Some internal functions such as id() and repr() can display a physical memory address that's unlikely to be the same each time we run the tests. There's a special comment we can include that will alert doctest to skip the details. We'll include #doctest: +ELLIPSIS and replace the ID or address with ... (three dots).

Another place we might use ellipsis is to shorten up a very long bit of output.

For example, we might have a module docstring like this:

"""Chapter 5, example 1

Some simple statistical functions.

>>> from ch_5_ex_1 import mean, median
>>> data = [2, 4, 4, 4, 5, 5, 7, 9]
>>> data # doctest: +ELLIPSIS
[2, 4..., 9]
>>> mean( data )
5.0
>>> median( data )
4.5

"""

A module docstring must be (almost) the first lines in a module file. The only line that might come before the module docstring is a one-line #! comment. A #! comment line, if present, is aimed at the OS shell and identifies the rest of the file as being a Python script, not a shell script.

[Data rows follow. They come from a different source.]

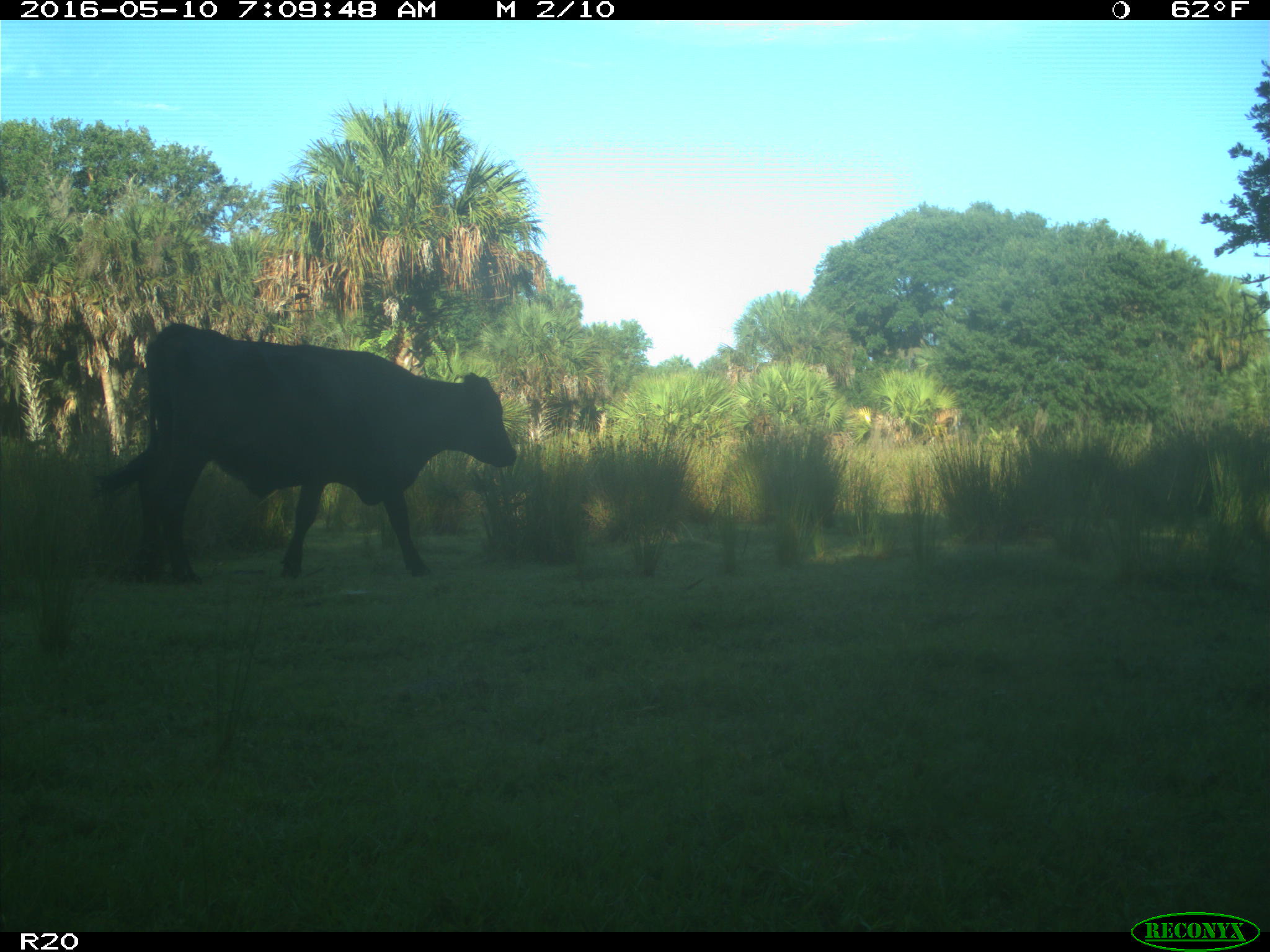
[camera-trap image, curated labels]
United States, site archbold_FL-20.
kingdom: Animalia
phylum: Chordata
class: Mammalia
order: Artiodactyla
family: Bovidae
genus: Bos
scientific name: Bos taurus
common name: domestic cow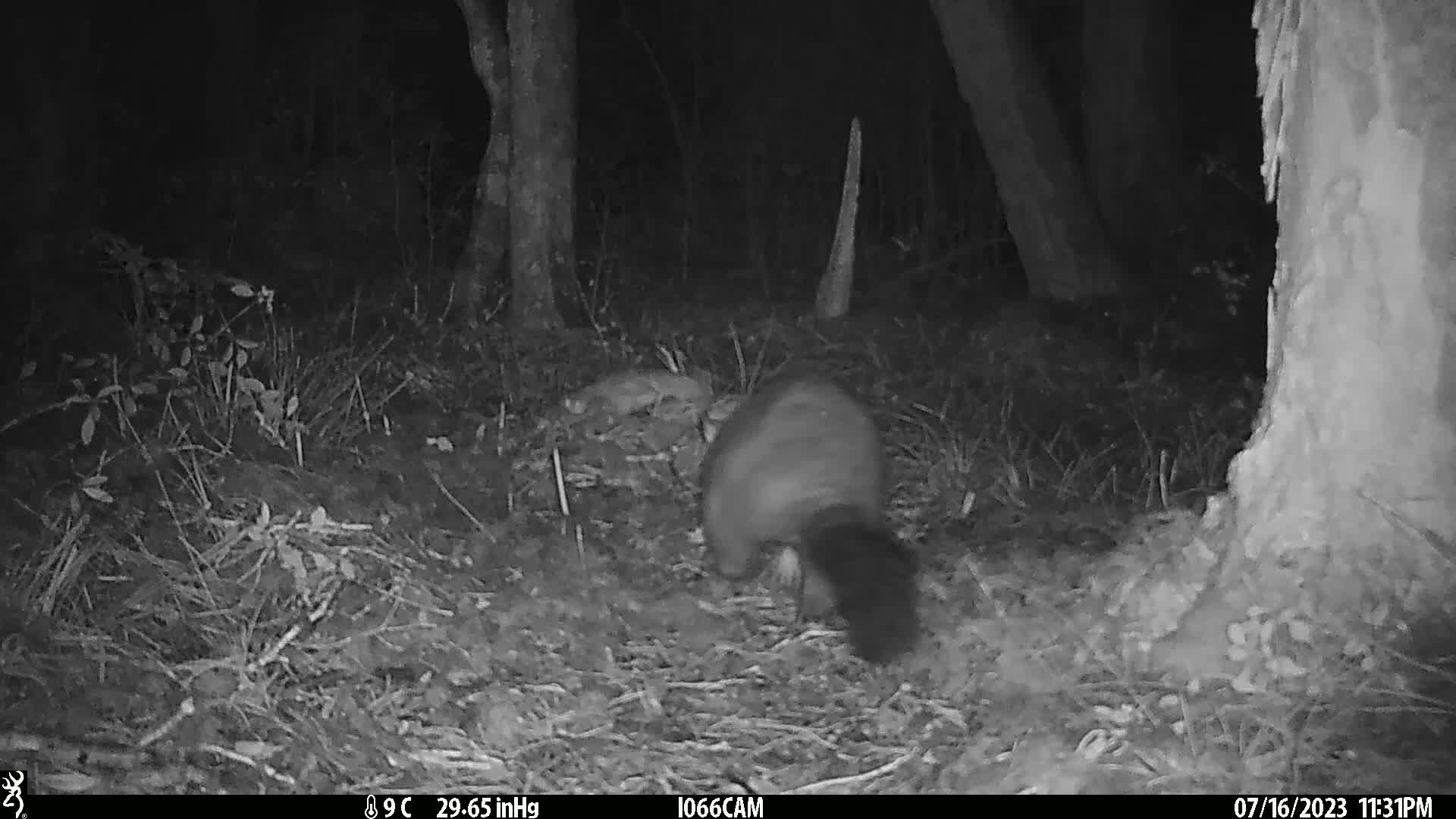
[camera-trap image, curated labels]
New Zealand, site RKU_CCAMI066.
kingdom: Animalia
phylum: Chordata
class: Mammalia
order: Diprotodontia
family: Phalangeridae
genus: Trichosurus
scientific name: Trichosurus vulpecula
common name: common brushtail possum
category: possum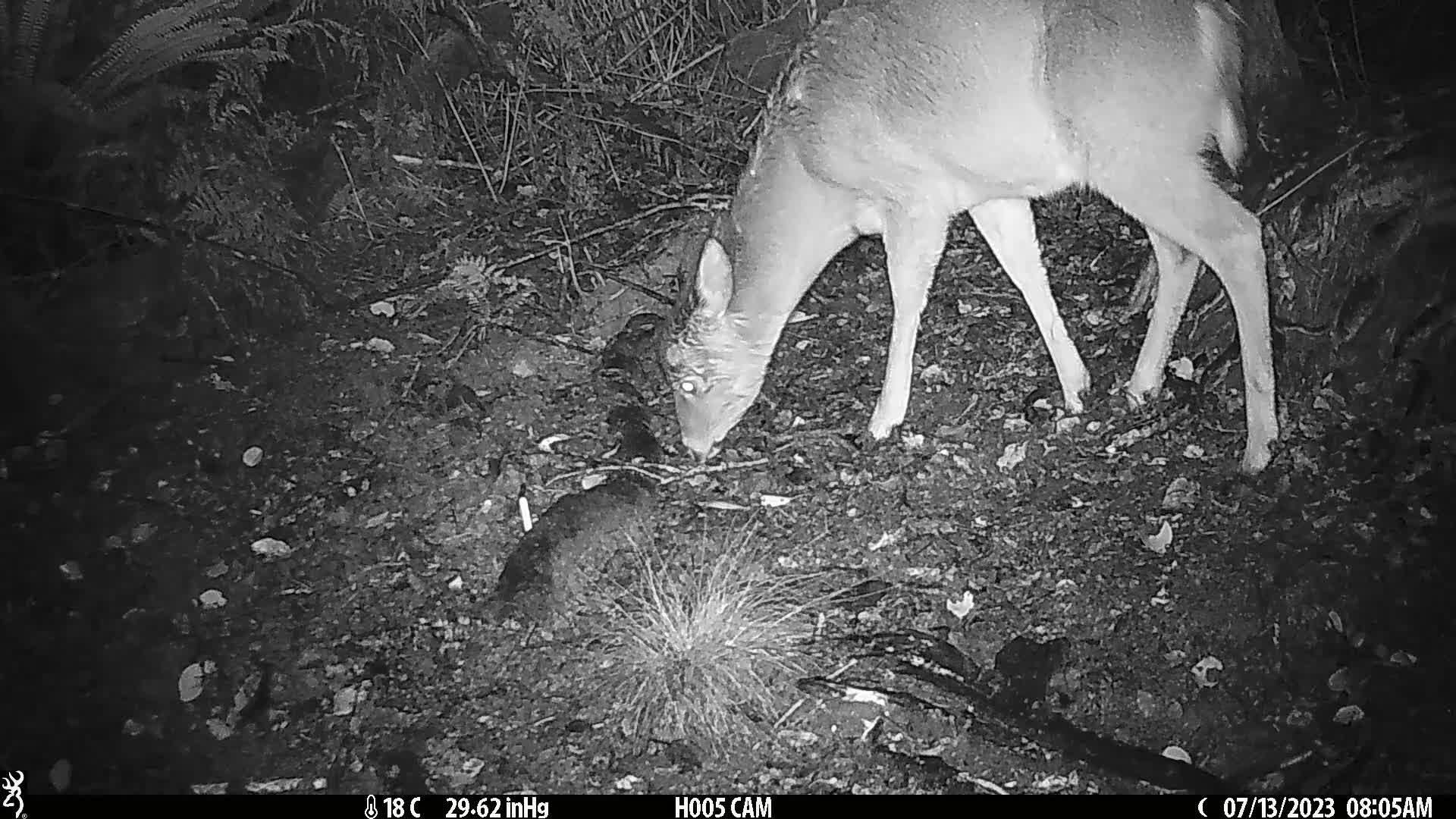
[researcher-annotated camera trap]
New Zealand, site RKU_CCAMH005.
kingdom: Animalia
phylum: Chordata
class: Mammalia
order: Artiodactyla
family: Cervidae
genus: Odocoileus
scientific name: Odocoileus virginianus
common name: white-tailed deer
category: white tailed deer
White tailed deer (white-tailed deer) (Odocoileus virginianus).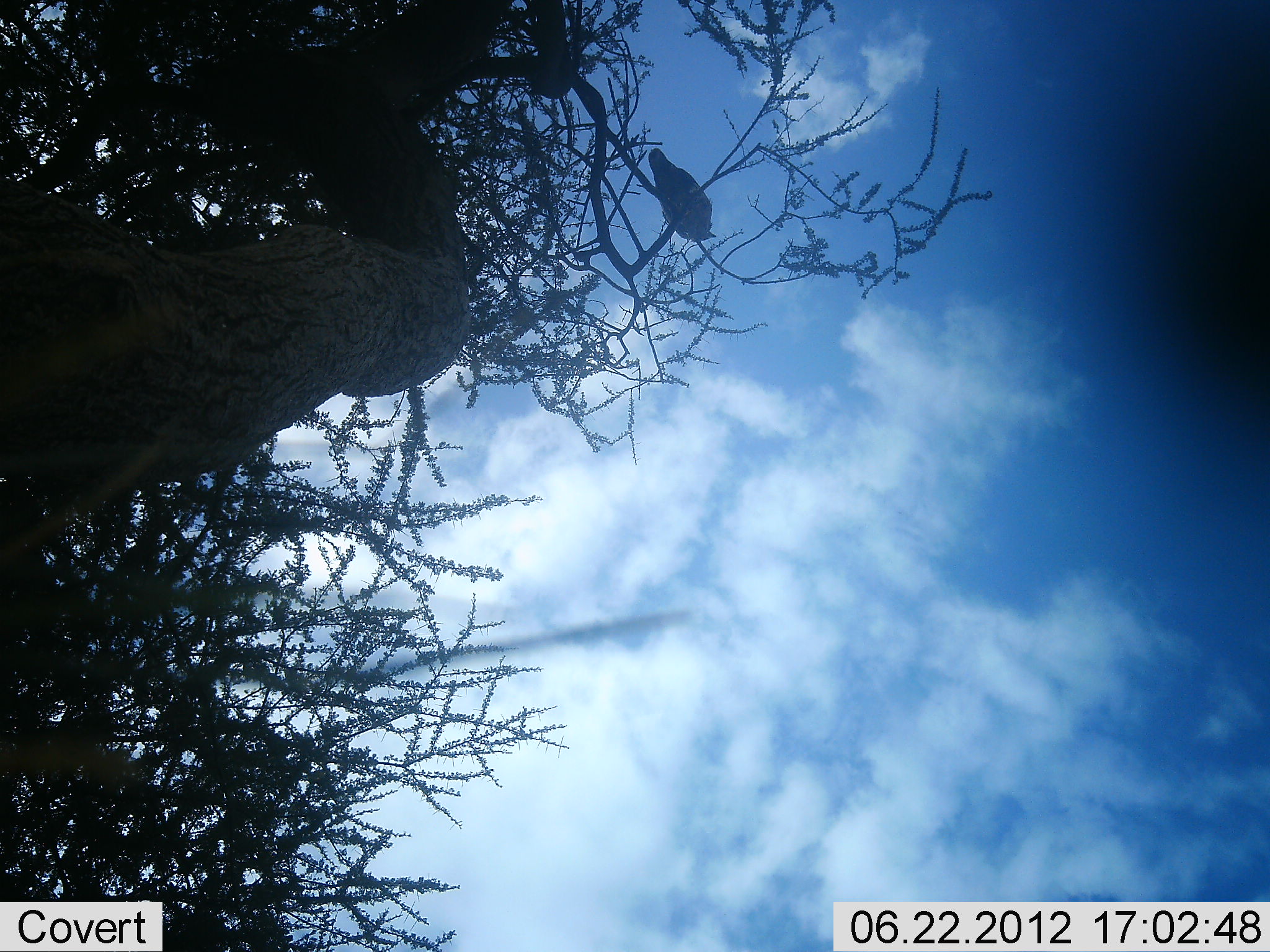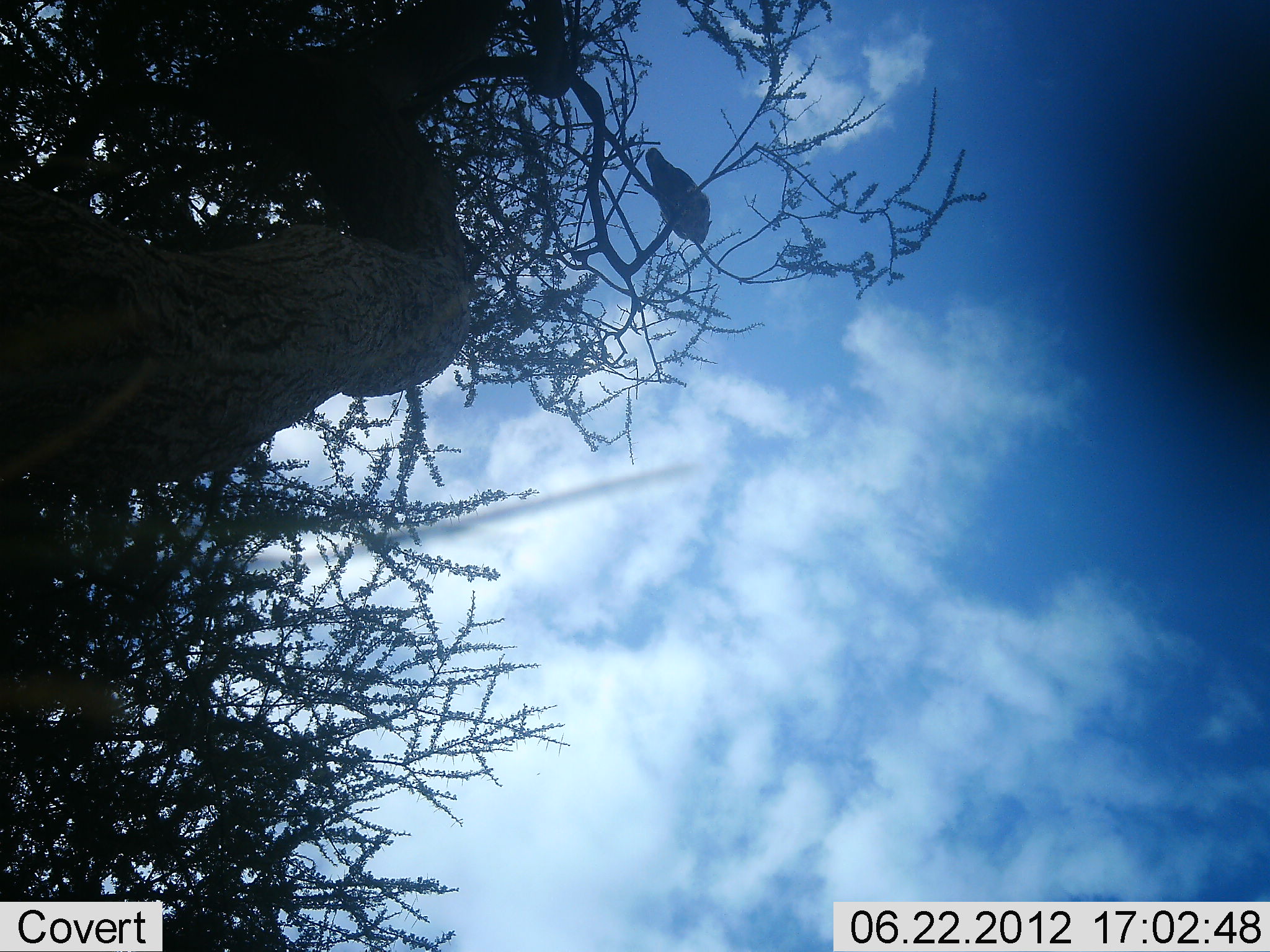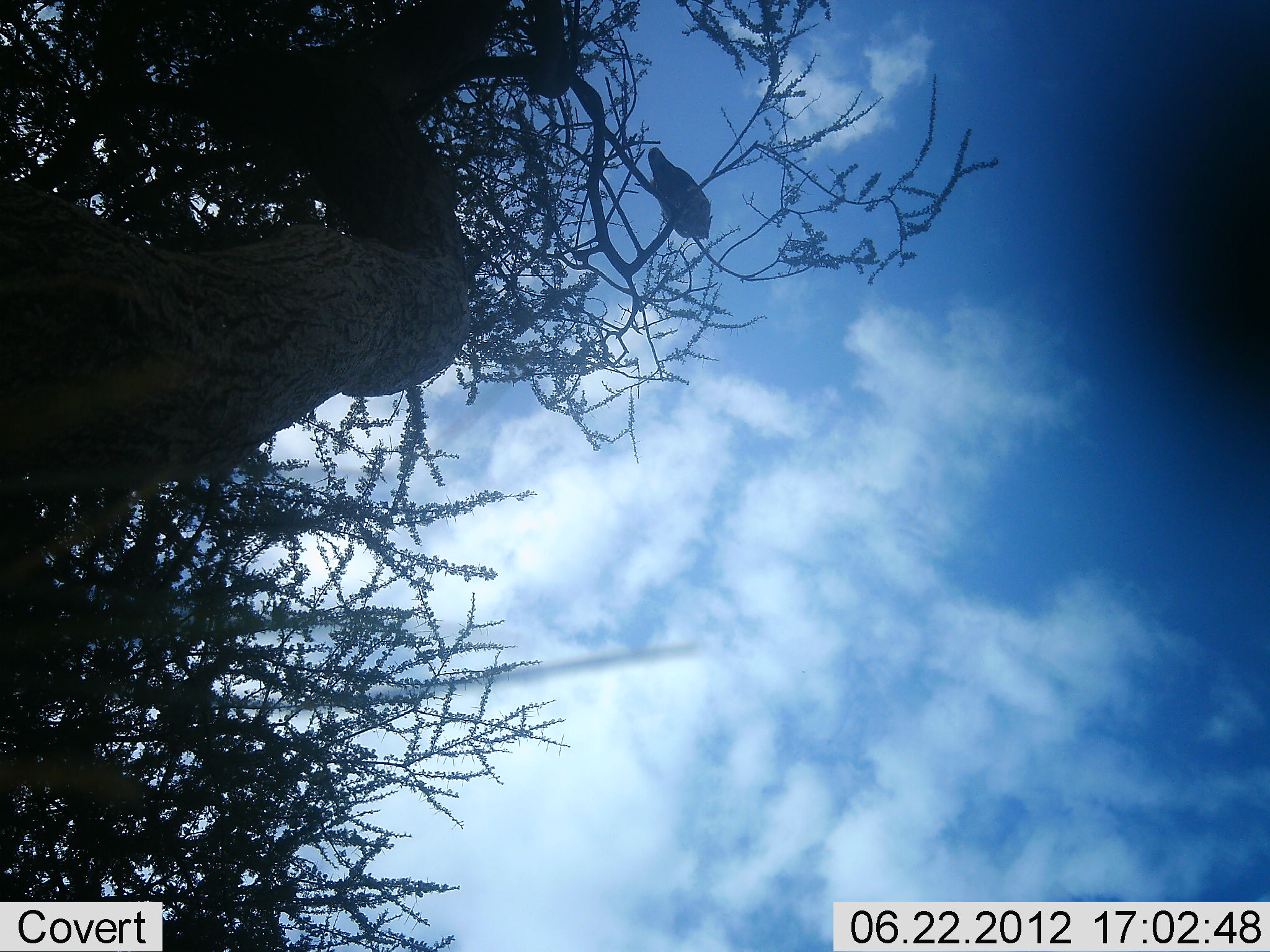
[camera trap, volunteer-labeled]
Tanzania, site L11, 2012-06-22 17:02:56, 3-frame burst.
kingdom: Animalia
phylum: Chordata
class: Aves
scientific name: Aves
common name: bird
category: otherbird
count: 1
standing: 30%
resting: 70%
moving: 0%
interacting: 0%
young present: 0%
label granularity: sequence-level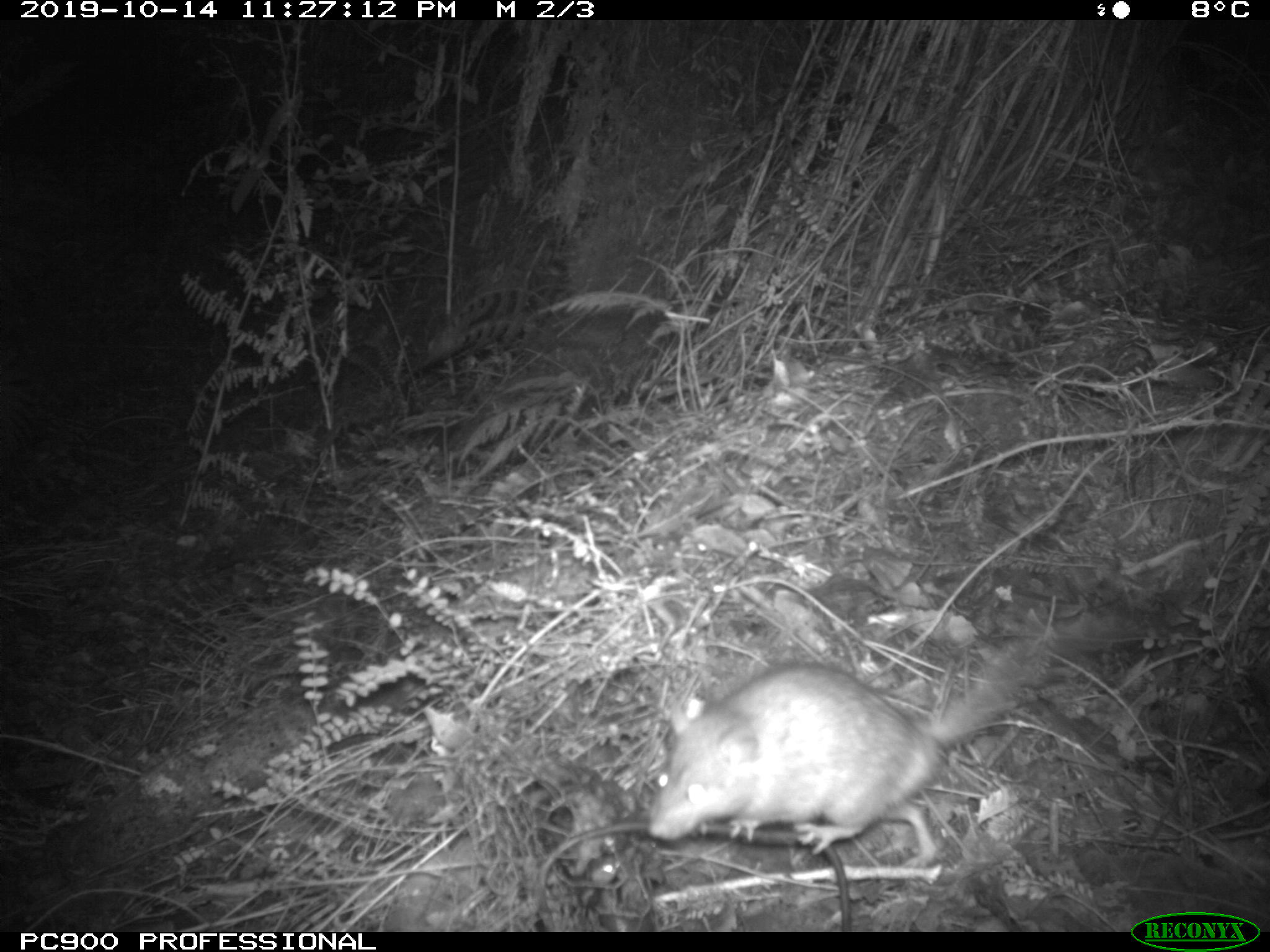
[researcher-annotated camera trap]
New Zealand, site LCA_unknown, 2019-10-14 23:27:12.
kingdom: Animalia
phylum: Chordata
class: Mammalia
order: Rodentia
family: Muridae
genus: Rattus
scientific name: Rattus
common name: rat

We used the # doctest: +ELLIPSIS directive on one of our tests. The result wasn't complete, it had "..." in the expected results to show the parts doctest should ignore.

Floating-point values may not be identical for different processors and OSes. We have to be careful to show floating-point numbers with formatting or rounding. We might use "{:.4f}".format(value) or round(value,4) to assure that the insignificant digits are ignored.

Adding doctest cases to a class definition

We looked at doctests in modules and functions. We can put doctests in several places in a class definition. This is because we have several places to put docstrings.

The class as a whole can have a docstring right at the top. It's the first line after the class statement. Also, each individual method within a class can have its own private docstring.

We might, for example, include a comprehensive docstring at the beginning of our class definition:

class AnnualStats:
    """Collect (year, measurement) data for statistical analysis.

    >>> from ch_5_ex_4 import AnnualStats
    >>> test = AnnualStats( [(2000, 2),
    ...    (2001, 4),
    ...    (2002, 4),
    ...    (2003, 4),
    ...    (2004, 5),
    ...    (2005, 5),
    ...    (2006, 7),
    ...    (2007, 9),] )
    ...
    >>> test.min_year()
    2000
    >>> test.max_year()
    2007
    >>> test.mean()
    5.0
    >>> test.median()
    4.5
    >>> test.mode()
    4
    >>> test.stddev()
    2.0
    >>> list(test.stdscore())
    [-1.5, -0.5, -0.5, -0.5, 0.0, 0.0, 1.0, 2.0]
    """

This provides a complete rundown of all of the features of this class in one tidy summary.

Tip

Our sample data leads to a standard deviation of exactly 2.0. This trick shows that with clever test data, we can circumvent some of the doctest float-point output limitations.